- _STATED TASK_
Go on with the passage about keeping epistolary and play-by-post games alive, starting after its last sentence.

In many ways, an epistolary game is like a play-by-post/play-by-forum game, in that it’s up to the individual players to decide when they contribute. This is what makes those games possible at all, but it’s also the great weakness since it means that if the GM (in a game that has one) or enough other players drift away the game can’t continue. (This can happen with face-to-face games as well, but missing a set date for a game is more obvious than taking a couple of days more to respond than usual so it’s easier to notice and requires more active intent.)

I think Nickwedig is correct in that having an OOC communication path is important. This is something someone else pointed out to me about forum games which my experience has shown to be true there as well, that a game with a lively OOC thread in addition to the IC/play thread tends to survive longer (and also be more enjoyable).

I think this is a subset of the usefulness of engaging with the game even when you’re not actively playing.

- _SOURCE MATERIAL_

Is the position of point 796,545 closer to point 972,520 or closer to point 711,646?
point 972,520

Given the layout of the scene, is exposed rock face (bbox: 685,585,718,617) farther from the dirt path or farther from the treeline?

- _RESPONSE_
For epistolary games, I think active play mainly means “when you’re not writing a new letter” - reading other players’ letters is also part of the game, but it’s not active play the way writing is. An active OOC discussion can be this, but I think there are other methods as well, and one that I believe De Profundis uses is to connect the game to the physical world around the player. If you’re looking for inspiration for your next letter in the things and people you encounter around you, you will be engaged with the game in a stronger way than if you’re just thinking about what another player wrote to you a few days ago, and I think this can help with inspiration if you’re running low.

I think having more active demands from the other players to provide answers to their questions rather than just you deciding to tell them what you think is interesting can also be useful since it provides a stronger outside impetus: If the other player(s) can’t continue to play until you answer, that provides a stronger incentive than if you’re just one of five people in a forum game where anyone of you could post something to push the game forward.

Anyway. Just some random thoughts.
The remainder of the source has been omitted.